Porquê?
É um tipo cheio de talento, um grande trabalhador, é honesto, é conhecedor, inovador mas não descura as raízes. Tem pratos fantásticos, eu tinha ido ao Tavares quando ele tinha a estrela – o Tavares dói-me, o restaurante mais bonito da cidade e todas as vicissitudes por que tem passado – lembro-me de um pombo belíssimo, no Belcanto o que me ficou mais foram os pratos de peixe. Tudo o que ele faz tem lógica em termos culinários, não é um acumulador. Há para aí muitos que são acumuladores de ingredientes.
Como é que se consegue explicar num texto essa ideia de que um prato tem uma lógica e é inteligente.
Isso reflecte-se em sabores. A cozinha é, entre outras coisas, a arte do equilíbrio. Este pode ser feito à custa de muitas coisas opostas, pode haver as notas mais variadas em termos de escalas e tons mas no fundo há uma harmonia. Isto não tem nada a ver com ter mais ou menos fantasia.
O tipo mais fantasista que encontrei foi o Luís Baena, mas tudo tinha um sentido. No restaurante que tinha em Santos [o Manifesto], imagine o que é estarmos a comer em cima de discos vinil. Havia umas manteigas que vinham para a mesa em mini-skates, uma bola de Berlim recheada de sapateira, um algodão doce especial, mas tudo fazia sentido. Ele dizia que queria fazer uma cozinha pop, mas era tudo engraçado e muito bom. Agora há uns que a gente diz ‘este tipo é moderno em quê?’.
Escreve num dos textos do livro que a nossa força é a cozinha regional.
Nós não temos uma cozinha nacional. Temos um prato de alta cozinha que são as Perdizes à Convento de Alcântara. Os ricos em Portugal sempre foram poucos. A nossa cozinha popular é que criou coisas anónimas interessantes. As cozinhas regionais são de uma variedade extraordinária para o ridículo da nossa superfície. Soubemos em cada região usar os elementos que havia, não muito ricos, e criar pratos com personalidade.

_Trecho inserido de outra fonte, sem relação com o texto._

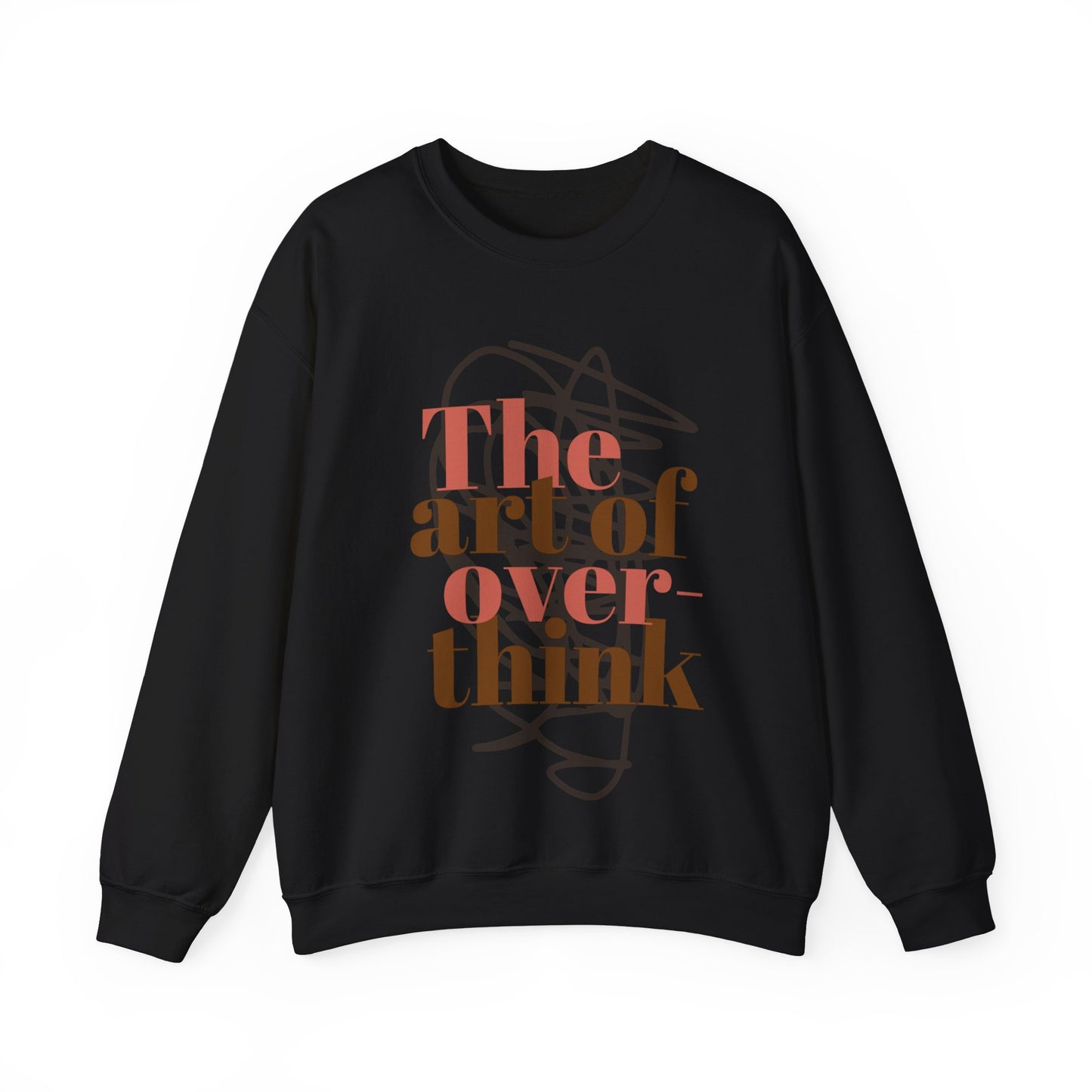 THE ART OF OVERTHINKING SWEATSHIRT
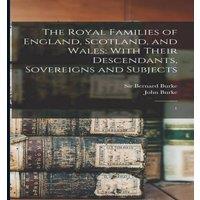 John Burke The Royal Families of England, Scotland, & Wales: With Their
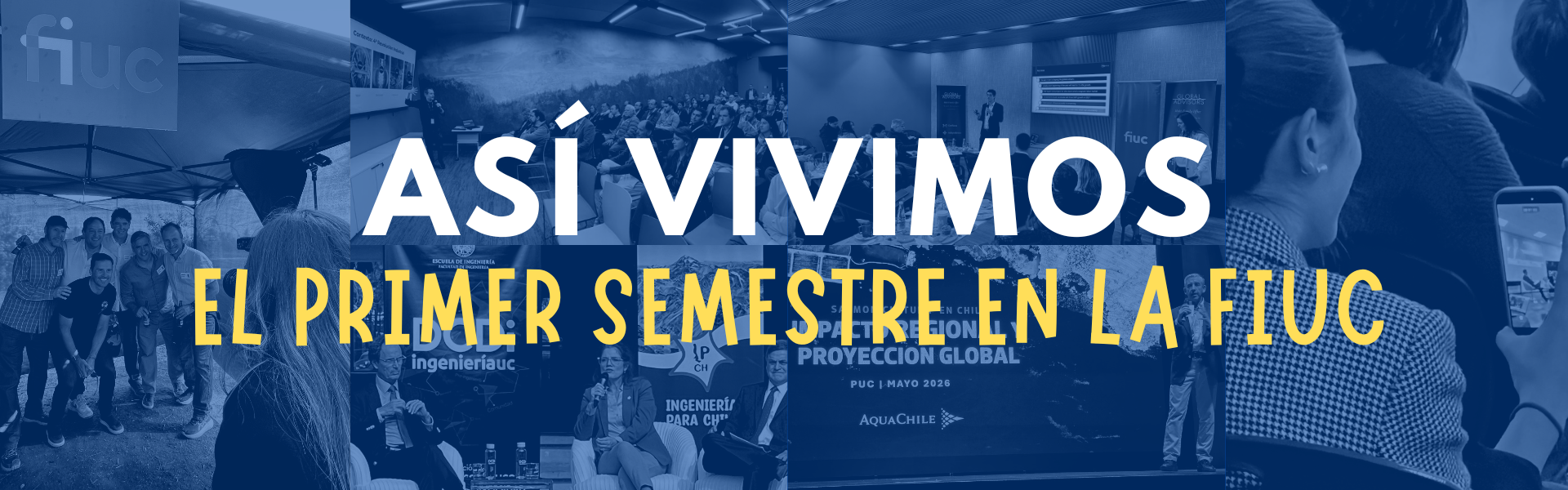 Así vivimos el primer semestre en la FIUC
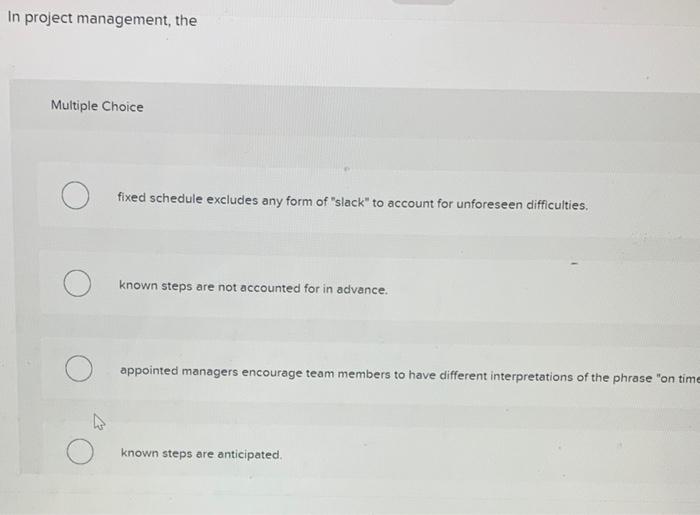 In project management, the Multiple Choice fixed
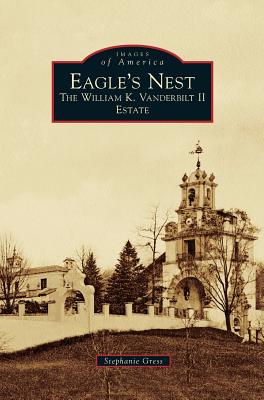 Eagle's Nest: The William K. Vanderbilt II Estate - Gress, Stephanie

Temos a tal matriz ibérica mas uma personalidade própria?
Sim, claro. Um dos pontos de afirmação extraordinário é a doçaria. Espanha teve mais conventos femininos porque é muito maior e lá a doçaria conventual feminina não tem a riqueza da nossa.
Escreve também que em comparação com a cozinha salgada a nossa doçaria tem um nível de sofisticação que a distingue.
É uma variação sobre duas notas: açúcar e gemas de ovos. Para conseguir fazer coisas diferentes com isto é preciso um virtuosismo. Está tudo na nossa grande arte que é o ponto de açúcar. Tudo isso cria, como gostam de dizer agora, texturas diferentes e sabores diferentes.
Refere, por exemplo, a arte que existe na simplicidade nas açordas, mas não a aplica às pizzas. Porque é que as acha desinteressantes?
Primeiro, aquela massa não me diz nada. Depois põem-se lá umas coisinhas, uns elementos que não têm grande sabor. É uma coisa que enche mas não preenche os mínimos de sabor para merecer a atenção que tem. Gente adulta continuar a gostar de pizzas é uma coisa que não percebo. Outra coisa que está agora na maior: o hambúrguer. E há uma coisa antitética: o hambúrguer gourmet. Isto intelectualmente é impossível.